Reproduce verbatim the part of the data that opens with the line containing "From the perspective" and continues through the end of the data, including both ends.

━━ Supplied material ━━

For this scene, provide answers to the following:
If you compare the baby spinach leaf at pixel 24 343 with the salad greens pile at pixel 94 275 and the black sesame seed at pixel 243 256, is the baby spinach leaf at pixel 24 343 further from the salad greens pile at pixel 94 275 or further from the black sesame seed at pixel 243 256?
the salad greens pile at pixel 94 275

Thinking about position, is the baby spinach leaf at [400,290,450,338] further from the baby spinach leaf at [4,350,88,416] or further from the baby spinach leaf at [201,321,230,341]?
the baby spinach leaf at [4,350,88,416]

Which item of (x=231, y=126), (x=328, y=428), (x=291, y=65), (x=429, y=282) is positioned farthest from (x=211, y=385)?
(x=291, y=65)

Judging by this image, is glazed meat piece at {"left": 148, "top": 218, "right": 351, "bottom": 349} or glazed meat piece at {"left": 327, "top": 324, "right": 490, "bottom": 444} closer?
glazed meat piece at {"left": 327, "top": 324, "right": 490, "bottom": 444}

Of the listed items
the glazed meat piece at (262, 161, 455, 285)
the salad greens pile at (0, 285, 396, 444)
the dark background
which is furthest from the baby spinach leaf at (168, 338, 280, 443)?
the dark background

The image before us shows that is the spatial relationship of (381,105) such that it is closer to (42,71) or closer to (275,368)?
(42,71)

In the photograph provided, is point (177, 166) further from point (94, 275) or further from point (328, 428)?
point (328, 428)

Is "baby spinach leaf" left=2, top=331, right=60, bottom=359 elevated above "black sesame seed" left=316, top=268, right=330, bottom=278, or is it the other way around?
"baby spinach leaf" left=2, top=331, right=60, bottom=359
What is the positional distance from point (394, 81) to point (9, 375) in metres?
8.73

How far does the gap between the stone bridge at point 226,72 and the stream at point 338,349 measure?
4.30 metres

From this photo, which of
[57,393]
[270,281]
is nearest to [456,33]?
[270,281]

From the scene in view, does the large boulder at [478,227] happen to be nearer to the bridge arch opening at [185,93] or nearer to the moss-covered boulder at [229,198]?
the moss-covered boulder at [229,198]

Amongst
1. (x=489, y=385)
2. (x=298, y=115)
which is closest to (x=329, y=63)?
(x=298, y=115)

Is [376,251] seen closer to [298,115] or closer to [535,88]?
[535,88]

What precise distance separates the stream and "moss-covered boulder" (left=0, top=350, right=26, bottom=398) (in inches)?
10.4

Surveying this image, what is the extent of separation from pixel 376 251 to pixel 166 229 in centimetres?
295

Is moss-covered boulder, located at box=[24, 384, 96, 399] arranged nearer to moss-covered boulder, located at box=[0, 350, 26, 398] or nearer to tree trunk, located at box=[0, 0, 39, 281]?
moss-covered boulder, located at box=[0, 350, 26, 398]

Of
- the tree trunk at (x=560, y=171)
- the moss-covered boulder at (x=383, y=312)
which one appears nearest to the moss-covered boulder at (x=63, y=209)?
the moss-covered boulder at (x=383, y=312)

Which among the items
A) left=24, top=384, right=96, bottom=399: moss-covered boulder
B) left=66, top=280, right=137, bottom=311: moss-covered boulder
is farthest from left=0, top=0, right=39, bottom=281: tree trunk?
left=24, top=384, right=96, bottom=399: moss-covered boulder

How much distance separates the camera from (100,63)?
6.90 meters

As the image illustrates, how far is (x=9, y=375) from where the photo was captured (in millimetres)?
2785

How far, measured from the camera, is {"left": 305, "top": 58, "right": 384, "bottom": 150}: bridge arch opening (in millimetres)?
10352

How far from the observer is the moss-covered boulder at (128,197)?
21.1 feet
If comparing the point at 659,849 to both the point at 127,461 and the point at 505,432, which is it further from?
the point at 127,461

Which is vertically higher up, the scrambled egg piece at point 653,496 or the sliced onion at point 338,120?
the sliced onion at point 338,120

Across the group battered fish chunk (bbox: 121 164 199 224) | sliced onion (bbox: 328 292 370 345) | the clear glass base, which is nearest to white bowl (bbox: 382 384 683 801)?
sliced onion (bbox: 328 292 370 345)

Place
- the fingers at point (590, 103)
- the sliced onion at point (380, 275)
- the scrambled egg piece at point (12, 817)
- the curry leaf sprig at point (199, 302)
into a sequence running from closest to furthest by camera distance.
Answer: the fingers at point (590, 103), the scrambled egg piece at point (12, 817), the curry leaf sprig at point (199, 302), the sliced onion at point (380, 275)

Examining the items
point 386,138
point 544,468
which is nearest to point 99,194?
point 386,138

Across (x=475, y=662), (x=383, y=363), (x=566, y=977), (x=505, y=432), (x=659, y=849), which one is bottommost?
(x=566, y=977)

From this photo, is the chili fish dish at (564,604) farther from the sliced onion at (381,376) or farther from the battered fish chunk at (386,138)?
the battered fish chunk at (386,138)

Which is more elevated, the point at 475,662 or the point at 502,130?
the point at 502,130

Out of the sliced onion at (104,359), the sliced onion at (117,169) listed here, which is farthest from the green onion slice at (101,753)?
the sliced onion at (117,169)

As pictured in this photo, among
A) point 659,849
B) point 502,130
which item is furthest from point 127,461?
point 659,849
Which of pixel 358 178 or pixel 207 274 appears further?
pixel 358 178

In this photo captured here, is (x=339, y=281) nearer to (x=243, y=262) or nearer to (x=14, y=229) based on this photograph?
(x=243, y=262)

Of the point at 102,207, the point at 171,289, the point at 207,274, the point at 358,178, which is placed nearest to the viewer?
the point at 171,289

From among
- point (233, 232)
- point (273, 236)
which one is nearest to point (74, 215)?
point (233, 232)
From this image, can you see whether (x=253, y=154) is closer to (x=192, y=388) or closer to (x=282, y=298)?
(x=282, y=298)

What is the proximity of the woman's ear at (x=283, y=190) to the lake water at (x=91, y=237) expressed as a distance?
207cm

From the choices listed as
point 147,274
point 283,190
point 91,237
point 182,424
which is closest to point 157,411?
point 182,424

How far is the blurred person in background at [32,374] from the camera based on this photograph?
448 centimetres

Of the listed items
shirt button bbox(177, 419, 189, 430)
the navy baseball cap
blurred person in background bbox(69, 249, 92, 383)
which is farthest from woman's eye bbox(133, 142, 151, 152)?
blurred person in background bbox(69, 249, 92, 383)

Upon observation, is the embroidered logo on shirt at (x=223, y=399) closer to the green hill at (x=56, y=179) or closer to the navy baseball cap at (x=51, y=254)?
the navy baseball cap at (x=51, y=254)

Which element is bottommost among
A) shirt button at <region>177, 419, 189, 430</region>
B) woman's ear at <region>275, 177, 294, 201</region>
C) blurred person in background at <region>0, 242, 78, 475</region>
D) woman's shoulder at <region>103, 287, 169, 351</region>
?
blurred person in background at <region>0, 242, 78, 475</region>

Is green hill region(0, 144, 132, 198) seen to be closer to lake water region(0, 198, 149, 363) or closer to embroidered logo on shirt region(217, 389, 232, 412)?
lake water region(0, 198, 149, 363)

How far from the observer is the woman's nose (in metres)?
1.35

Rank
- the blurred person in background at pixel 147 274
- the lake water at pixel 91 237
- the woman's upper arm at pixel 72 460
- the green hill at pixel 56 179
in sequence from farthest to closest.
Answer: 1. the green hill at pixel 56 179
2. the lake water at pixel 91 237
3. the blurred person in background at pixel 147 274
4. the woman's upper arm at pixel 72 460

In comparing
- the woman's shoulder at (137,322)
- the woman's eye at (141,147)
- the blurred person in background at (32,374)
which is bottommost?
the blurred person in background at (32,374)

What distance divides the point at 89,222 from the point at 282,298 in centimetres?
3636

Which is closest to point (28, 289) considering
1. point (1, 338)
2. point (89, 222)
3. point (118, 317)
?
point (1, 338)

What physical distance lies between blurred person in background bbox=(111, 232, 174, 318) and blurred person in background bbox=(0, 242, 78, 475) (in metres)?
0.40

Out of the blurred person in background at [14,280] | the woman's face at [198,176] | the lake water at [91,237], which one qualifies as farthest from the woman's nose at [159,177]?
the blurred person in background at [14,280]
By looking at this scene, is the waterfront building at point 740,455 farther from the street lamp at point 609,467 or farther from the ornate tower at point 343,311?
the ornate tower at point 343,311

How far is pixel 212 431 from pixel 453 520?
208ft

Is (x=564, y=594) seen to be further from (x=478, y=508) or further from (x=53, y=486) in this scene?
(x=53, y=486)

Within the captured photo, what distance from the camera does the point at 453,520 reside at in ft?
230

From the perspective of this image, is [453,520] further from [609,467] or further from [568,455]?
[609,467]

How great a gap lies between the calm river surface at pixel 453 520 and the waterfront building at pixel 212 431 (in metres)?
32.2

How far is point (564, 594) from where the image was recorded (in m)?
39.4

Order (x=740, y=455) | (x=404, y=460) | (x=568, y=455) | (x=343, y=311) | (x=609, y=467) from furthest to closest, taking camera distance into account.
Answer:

━━━

_Written response_.
From the perspective of this image, is [453,520] further from [609,467] or further from [568,455]?
[609,467]

How great a gap lies between the calm river surface at pixel 453 520 and the waterfront building at pixel 212 431 (in metres)?
32.2

How far is point (564, 594) from where the image was recorded (in m)?
39.4

Order (x=740, y=455) | (x=404, y=460) | (x=568, y=455) | (x=343, y=311) | (x=609, y=467) from furthest to closest, taking camera distance into account.
Answer:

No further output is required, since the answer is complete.